→ CONSIGNE:
Répondez aux questions suivantes à partir du texte source ci-dessous.
1. Dans quelle ville le séminaire s'est-il tenu ?
2. Quel livre le Pr Kazuyoshi Yoshikawa a-t-il recommandé, et qui en est l'auteur ?
3. Quel traducteur décrit en note les plats dégustés par les personnages ?

Lors du séminaire organisé à Dives-sur-Mer par Mireille Naturel, autour d' À l'ombre des jeunes filles en fleurs, j'ai discuté pour mon plus grand bénéfice (autour d'un buffet préparé par des collégiens de la ville, un buffet délicieux, et copieux, et bien arrosé), avec le Pr Kazuyoshi Yoshikawa (à qui je demandais si les Japonais n'étaient pas déçus que Murakami et son 1Q84 n'aient pas eu le Nobel (réponse: "ni oui, ni non, les avis sont partagés", le Pr habitué des rencontres de Cabourg serait-il naturalisé normand?) qui m'a recommandé la lecture d'un classique de son pays: Je suis un chat, de Natsume Sôseki, que je me suis hâtée d'acheter: un vrai délice, tout à fait exotique, mais où j'ai compris que les Japonais ont un passé gastronomique qui les a bien préparés à la tempérance: les personnages décrits dans cette société nippone de 1905, dégustent des petits plats mitonnés (décrits en note par le traducteur Jean Cholley) du genre: poisson haché en tranches (pilé avec du sel et de l'alcool de riz, et cuit à l'étuvée. On le mange coupé en demi-rondelles), mochi (gâteau de riz glutineux cuit à la vapeur et pilé ensuite dans un mortier et pour couronner le tout du zôni (sorte de julienne de différents légumes bouillis dans du jus de poisson avec de morceaux de mochi).

→ LIGNES FOURNIES:
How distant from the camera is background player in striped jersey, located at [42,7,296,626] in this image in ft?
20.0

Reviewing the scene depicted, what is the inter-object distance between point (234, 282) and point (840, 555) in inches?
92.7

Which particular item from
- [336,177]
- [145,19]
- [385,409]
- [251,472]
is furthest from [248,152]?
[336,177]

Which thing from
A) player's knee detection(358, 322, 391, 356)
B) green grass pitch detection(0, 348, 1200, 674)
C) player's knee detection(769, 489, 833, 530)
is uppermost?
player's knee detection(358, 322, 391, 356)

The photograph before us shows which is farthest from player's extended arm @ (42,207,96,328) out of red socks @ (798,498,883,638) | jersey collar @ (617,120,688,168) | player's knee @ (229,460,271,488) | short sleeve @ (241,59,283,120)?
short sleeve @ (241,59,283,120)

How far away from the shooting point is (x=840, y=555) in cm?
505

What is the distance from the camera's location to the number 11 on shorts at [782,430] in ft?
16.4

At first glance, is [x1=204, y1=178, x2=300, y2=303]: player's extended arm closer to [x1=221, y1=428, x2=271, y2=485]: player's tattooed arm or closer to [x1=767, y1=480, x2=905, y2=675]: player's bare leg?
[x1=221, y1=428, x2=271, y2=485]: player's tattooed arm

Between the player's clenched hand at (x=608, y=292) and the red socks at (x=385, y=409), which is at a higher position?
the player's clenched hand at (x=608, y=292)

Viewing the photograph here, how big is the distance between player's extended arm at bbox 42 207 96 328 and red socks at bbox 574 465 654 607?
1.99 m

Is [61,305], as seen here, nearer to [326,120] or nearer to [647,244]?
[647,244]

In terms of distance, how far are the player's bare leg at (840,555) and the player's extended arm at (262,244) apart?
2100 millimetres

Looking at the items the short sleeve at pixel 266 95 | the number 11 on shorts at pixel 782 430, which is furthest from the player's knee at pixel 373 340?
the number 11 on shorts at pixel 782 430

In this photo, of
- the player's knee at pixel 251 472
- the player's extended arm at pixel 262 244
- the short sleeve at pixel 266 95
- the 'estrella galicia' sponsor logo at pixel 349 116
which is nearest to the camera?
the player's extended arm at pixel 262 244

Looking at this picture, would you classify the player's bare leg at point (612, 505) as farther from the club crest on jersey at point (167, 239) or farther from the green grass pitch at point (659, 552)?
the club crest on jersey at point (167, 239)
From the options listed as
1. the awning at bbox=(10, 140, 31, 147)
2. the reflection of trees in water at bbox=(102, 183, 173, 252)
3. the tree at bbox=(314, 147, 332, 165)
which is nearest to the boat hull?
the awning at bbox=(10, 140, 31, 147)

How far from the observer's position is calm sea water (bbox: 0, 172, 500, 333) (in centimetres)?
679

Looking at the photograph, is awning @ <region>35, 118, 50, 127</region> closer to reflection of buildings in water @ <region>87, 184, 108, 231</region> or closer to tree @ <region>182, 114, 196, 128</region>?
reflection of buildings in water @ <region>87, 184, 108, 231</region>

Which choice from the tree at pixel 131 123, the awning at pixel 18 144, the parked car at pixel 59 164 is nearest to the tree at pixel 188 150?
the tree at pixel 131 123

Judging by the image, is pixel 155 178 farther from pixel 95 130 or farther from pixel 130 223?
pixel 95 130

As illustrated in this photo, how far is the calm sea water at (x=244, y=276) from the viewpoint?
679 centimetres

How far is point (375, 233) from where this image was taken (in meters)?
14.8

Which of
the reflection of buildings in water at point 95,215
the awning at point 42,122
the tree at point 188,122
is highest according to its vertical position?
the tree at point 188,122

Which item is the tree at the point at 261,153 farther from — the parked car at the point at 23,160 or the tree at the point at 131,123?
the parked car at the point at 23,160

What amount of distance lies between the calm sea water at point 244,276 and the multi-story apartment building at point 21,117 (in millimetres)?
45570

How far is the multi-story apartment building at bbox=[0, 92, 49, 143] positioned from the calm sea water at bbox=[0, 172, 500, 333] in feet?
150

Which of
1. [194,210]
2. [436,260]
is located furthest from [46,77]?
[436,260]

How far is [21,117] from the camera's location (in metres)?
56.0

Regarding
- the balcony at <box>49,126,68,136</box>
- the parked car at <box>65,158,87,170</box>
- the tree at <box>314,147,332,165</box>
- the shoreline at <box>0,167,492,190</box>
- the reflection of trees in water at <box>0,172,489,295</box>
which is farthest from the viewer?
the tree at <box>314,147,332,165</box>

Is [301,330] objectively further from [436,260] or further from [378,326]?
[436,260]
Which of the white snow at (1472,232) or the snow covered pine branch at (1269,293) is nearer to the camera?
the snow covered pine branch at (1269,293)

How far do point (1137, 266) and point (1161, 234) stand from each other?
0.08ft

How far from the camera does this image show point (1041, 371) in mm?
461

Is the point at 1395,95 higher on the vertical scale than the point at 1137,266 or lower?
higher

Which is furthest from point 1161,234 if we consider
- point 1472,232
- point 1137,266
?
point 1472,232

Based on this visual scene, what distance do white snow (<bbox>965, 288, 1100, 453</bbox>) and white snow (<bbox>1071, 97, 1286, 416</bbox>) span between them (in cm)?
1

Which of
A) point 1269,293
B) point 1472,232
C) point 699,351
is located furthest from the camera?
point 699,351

→ RÉPONSE:
1. Dives-sur-Mer.
2. Je suis un chat, de Natsume Sôseki.
3. Jean Cholley.